● EXCERPT PROVIDED:
★ ★ ★ ★ ★ ★ ★

The efficacy of physiotherapy was assessed in a prospective study by comparing two groups of patients who were randomly assigned to a physiotherapy group (exercise therapy) or to a control group. The study was performed from July 2003 to January 2005 and patients enrolled between August 2003 and June 2004. Patients were recruited from the Radboud University Nijmegen Medical Centre (RUNMC) and the Canisius Wilhelmina Hospital (CWZ) Nijmegen in The Netherlands. Patients with breast cancer having to undergo surgery with ALND, were considered eligible for the study and had to meet the following criteria: 18 years of age and older with an ALND, following breast cancer, a Visual Analogue Scale (VAS; 0–10) pain score of 1 or more and moderate shoulder disabilities in daily life (minimal 3 points on a 5 points disability score list). Patients were excluded with a previous contra-lateral breast cancer surgery and insufficient knowledge of the Dutch language to fill in the questionnaires. Informed consent was obtained from all subjects, and the regional medical ethics board approved the study.
Patients were given a subject information sheet by a member of the nursing staff during their hospital stay. Patients who were willing to participate in the trial attended the Department of Physiotherapy for physical assessments two weeks after surgery, which was concurrent to the first outpatient clinic visit to the surgeon. Baseline measurements were assessed and patients who met the inclusion criteria signed an informed consent. Random assignment was done by an independent co-worker of the department into one of the two groups. The treatment group received specific physiotherapy treatment and the control group had no physiotherapy. Concealed randomization was achieved using a computer-generated random list, which was kept by the co-worker. All assessments were done at the RUMC Department of Physiotherapy by a single researcher, who did not participate in the treatment of the patients. The researcher was blinded to the treatment allocation and patients were instructed not to discuss their treatment with the researcher. The researcher made a note after the final assessment, to which group allocation that she thought the patient belonged.
Patients assigned to the control group received a leaflet flyer with advice and exercises for the arm/shoulder for the first weeks following surgery and had no further contact with a physiotherapist.
Patients assigned to the treatment group started physiotherapy two weeks following surgery in a private practice of their own choice. The research assistant contacted the individual physiotherapists (n = 15) who had agreed to comply with the treatment regime and supplied them with information regarding the project and treatment guidelines. This information consisted of:
- guidelines with advice and exercises for arm/shoulder, posture correction, coordination exercises, exercises for muscular strength and improvement of general physical condition ;
- exercises to prevent lymph edema ;
- instruction for soft tissue massage of the surgical scar if required;
- a form to report the content of the treatment sessions and a 3-point scale to indicate whether the amount of treatment sessions was sufficient.

★ ★ ★ ★ ★ ★ ★

● DATA TO EXAMINE:
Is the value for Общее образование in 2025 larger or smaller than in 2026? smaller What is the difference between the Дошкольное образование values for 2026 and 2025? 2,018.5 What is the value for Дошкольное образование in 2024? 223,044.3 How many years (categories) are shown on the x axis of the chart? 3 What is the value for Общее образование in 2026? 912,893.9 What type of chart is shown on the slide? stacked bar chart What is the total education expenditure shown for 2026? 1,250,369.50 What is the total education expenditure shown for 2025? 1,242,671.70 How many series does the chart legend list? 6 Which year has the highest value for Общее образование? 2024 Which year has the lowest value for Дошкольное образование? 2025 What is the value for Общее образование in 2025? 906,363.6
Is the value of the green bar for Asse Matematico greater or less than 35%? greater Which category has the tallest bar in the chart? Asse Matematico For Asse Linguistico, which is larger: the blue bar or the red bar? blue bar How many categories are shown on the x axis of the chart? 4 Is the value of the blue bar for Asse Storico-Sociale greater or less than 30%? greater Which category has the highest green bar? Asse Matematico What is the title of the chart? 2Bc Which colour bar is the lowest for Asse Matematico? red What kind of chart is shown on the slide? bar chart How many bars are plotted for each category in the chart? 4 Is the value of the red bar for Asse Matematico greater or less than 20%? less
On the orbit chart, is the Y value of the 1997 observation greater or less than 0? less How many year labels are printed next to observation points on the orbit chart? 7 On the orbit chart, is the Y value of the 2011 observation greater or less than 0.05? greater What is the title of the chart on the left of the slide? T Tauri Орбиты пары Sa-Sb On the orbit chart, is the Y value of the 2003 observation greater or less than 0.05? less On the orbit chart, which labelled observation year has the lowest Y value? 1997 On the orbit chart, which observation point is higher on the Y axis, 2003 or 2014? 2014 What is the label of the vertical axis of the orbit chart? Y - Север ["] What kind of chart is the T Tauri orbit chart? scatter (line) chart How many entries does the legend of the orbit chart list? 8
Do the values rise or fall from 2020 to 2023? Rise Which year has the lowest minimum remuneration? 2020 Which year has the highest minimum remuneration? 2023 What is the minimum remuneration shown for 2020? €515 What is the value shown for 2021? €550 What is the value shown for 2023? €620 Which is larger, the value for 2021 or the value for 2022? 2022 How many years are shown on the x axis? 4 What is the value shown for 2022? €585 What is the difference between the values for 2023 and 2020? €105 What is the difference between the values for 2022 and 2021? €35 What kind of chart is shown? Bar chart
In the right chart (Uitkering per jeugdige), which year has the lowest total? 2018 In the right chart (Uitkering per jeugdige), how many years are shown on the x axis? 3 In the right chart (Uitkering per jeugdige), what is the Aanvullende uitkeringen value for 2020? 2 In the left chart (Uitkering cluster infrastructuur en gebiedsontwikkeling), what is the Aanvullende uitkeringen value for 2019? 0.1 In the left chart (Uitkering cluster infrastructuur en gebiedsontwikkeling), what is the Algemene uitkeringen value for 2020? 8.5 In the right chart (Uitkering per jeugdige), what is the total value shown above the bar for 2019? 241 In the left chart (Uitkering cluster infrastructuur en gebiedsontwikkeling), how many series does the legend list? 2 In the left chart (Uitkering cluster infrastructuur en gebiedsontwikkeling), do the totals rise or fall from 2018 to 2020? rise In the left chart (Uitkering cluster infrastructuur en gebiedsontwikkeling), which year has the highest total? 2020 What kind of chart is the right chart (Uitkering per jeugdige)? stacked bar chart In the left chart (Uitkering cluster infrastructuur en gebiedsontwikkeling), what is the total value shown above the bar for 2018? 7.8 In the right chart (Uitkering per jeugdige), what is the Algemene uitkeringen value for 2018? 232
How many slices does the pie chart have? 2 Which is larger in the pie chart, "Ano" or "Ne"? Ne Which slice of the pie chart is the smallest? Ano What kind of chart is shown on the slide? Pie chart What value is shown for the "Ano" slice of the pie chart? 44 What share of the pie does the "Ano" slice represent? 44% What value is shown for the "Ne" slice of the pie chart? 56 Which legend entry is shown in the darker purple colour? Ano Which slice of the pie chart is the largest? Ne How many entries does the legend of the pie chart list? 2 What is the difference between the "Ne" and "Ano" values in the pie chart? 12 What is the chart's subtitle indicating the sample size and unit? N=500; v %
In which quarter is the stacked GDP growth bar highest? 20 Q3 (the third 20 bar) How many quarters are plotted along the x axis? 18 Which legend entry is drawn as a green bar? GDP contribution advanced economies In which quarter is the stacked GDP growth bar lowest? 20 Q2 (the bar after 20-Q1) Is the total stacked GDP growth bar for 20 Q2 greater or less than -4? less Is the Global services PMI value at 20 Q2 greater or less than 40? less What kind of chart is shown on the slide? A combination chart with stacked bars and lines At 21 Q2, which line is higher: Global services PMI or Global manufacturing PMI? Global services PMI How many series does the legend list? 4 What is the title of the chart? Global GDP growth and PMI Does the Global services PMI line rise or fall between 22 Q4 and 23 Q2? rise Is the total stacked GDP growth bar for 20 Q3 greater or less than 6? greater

★ ★ ★ ★ ★ ★ ★

● SET OF TASKS:
• A. Return the passage of the physiotherapy study description that begins at the words "Patients assigned to the treatment" and ends after the words "sessions was sufficient.", copied word for word.
• B. According to the physiotherapy study description, what did patients assigned to the control group receive?
Use only the physiotherapy study description to respond.

● RESPONSES PER TASK:
• A.
Patients assigned to the treatment group started physiotherapy two weeks following surgery in a private practice of their own choice. The research assistant contacted the individual physiotherapists (n = 15) who had agreed to comply with the treatment regime and supplied them with information regarding the project and treatment guidelines. This information consisted of:
- guidelines with advice and exercises for arm/shoulder, posture correction, coordination exercises, exercises for muscular strength and improvement of general physical condition ;
- exercises to prevent lymph edema ;
- instruction for soft tissue massage of the surgical scar if required;
- a form to report the content of the treatment sessions and a 3-point scale to indicate whether the amount of treatment sessions was sufficient.

• B. They received a leaflet flyer with advice and exercises for the arm/shoulder for the first weeks following surgery.